## Stored entries
= = = = =
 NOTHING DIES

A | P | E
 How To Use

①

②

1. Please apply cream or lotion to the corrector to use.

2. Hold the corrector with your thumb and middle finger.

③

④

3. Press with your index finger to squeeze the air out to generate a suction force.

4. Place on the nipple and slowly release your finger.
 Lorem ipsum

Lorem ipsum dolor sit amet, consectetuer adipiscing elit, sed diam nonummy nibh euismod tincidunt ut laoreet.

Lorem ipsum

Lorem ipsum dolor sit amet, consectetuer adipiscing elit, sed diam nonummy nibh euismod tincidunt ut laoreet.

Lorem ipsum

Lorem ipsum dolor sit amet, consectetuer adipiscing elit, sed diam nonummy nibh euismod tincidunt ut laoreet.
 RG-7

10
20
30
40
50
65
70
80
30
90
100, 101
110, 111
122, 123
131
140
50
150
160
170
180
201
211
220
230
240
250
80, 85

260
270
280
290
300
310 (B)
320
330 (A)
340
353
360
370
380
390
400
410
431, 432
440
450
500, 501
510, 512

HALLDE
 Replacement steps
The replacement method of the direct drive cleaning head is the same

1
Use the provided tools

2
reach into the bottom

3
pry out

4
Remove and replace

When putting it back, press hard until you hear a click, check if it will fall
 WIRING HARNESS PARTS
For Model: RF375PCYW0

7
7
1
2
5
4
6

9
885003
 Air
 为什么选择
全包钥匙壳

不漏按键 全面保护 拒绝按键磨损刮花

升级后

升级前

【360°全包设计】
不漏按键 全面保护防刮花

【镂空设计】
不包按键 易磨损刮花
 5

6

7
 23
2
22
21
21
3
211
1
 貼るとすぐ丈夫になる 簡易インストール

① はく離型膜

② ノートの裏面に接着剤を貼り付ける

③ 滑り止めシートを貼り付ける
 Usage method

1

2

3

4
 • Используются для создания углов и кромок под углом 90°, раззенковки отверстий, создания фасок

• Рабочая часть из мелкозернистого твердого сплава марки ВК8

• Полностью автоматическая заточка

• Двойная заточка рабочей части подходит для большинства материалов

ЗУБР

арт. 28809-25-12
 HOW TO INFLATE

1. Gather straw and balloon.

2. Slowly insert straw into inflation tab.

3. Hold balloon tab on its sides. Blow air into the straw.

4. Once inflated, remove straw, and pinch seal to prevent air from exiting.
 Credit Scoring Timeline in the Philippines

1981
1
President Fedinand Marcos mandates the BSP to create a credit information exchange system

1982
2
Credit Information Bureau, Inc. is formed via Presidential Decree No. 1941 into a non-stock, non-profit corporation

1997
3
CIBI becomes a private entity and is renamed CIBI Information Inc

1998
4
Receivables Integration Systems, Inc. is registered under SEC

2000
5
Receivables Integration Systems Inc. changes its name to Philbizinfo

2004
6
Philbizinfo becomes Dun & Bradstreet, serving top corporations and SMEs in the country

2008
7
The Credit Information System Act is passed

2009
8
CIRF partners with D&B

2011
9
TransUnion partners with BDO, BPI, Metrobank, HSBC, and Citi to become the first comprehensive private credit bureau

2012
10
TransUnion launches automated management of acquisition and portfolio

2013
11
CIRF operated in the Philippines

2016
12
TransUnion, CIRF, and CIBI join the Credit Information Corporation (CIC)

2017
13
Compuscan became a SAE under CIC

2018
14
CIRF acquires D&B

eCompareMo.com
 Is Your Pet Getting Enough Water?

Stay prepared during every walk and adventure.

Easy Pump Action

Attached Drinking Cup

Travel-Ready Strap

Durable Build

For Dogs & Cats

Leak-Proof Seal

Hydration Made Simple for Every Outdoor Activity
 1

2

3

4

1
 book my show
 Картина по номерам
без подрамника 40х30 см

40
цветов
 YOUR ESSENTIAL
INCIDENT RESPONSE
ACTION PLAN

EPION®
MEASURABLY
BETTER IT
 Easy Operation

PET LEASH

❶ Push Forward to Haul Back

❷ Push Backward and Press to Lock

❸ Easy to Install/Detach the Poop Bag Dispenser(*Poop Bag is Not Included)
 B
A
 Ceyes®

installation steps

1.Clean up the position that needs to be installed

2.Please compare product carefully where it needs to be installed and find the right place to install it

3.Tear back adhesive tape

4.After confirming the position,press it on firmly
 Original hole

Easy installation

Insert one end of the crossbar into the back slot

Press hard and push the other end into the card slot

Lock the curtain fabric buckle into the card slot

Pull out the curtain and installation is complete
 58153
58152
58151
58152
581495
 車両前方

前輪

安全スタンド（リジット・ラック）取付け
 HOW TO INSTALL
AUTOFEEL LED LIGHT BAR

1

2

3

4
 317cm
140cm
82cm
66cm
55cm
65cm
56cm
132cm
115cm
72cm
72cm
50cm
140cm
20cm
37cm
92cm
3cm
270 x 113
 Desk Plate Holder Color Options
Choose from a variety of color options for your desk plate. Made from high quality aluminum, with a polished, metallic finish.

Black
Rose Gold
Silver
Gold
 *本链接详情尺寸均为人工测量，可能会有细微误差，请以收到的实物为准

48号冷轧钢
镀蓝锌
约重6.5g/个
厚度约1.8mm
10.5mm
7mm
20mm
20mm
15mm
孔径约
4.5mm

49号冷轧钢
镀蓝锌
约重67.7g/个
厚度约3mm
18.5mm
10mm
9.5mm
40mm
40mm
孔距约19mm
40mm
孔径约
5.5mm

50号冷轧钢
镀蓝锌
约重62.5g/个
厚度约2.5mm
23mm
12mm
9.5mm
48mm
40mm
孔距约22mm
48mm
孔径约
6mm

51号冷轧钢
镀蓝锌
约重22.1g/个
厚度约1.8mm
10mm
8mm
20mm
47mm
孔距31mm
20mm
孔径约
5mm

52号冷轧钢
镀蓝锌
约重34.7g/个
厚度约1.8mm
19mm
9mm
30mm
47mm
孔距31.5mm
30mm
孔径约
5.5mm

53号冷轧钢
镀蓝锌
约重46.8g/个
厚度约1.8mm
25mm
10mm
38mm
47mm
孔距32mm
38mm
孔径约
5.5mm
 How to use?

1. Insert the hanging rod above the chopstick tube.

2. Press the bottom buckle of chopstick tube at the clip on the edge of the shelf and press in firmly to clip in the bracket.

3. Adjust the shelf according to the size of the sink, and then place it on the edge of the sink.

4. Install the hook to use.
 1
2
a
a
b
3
= = = = =
The required answer is each line of the entries containing the string "Please".

## Response to the exercise
1. Please apply cream or lotion to the corrector to use.
2.Please compare product carefully where it needs to be installed and find the right place to install it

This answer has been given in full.